Aeroelastic flutter is a destructive instability phenomenon for which dedicated flight test campaigns are considered compulsory according to airworthiness regulations. In these tests, the dynamic characteristics of the aeroelastic system are interpreted from measurements of the aircraft’s structural responses to external excitations. Over the years, several flutter identification and prediction techniques have been suggested to increase the efficiency of flutter flight tests and to enable better prediction of the flutter boundary. While most of the methods rely on external mechanical excitation accessories, the Autoregressive Moving-Average (ARMA) flutter prediction method attempts to identify the aeroelastic system based on the aircraft structural response to random air turbulence excitation.

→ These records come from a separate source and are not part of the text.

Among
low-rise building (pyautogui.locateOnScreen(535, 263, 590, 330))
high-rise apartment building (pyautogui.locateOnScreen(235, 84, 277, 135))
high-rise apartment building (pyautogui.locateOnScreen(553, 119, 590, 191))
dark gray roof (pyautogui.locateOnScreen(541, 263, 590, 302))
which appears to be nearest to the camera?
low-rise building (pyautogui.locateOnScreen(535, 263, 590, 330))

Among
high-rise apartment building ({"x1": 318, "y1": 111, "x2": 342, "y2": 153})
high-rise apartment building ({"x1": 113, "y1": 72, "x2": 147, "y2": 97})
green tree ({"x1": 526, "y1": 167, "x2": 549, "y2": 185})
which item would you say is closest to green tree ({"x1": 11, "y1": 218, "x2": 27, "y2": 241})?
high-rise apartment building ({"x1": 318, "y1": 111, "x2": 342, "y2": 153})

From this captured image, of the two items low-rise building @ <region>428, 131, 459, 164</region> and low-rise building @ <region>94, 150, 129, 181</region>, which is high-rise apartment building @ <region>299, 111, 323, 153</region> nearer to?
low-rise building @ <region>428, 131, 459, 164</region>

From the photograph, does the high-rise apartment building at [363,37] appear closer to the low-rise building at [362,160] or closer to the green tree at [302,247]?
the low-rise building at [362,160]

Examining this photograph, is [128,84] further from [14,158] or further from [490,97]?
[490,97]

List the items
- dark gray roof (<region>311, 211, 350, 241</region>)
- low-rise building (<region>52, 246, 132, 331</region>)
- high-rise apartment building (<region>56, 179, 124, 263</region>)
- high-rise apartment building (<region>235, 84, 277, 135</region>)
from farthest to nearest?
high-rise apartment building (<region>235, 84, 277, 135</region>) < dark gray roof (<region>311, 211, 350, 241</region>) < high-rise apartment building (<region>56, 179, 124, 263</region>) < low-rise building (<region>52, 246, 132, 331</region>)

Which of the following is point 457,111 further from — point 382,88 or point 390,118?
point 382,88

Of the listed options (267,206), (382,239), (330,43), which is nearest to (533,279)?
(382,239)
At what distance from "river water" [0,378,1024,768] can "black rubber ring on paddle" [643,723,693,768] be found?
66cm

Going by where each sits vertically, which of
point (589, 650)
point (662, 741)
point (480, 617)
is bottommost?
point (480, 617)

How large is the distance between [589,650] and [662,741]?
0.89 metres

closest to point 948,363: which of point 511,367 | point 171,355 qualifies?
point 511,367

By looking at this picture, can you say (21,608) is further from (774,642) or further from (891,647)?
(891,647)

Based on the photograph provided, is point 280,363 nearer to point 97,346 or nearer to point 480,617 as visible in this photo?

This study investigates the application aspects and the methodology of flutter prediction via ARMA system identification in a dedicated wind-tunnel experiment. For that purpose, an elastic wing was designed and manufactured using rapid prototyping. The wing was tested at the Technion’s subsonic wind-tunnel at subcritical points and all the way to flutter.
The current study presents the flutter prediction methodology and process as conducted numerically and in two wind tunnel experiments. The structural responses used for ARMA system identification are acceleration and strains (measured by strain gauges) in the first wind-tunnel test, and strains measured via optical fibers in the second test. The study presents comparison of the flutter prediction capability when based on discrete, spars measurement (accelerometers, strain gauges) versus that from more dense measurement (optical fibers). The study focuses on the practical aspects of the application of the method in wind-tunnel testing, which is also of great importance for flight testing.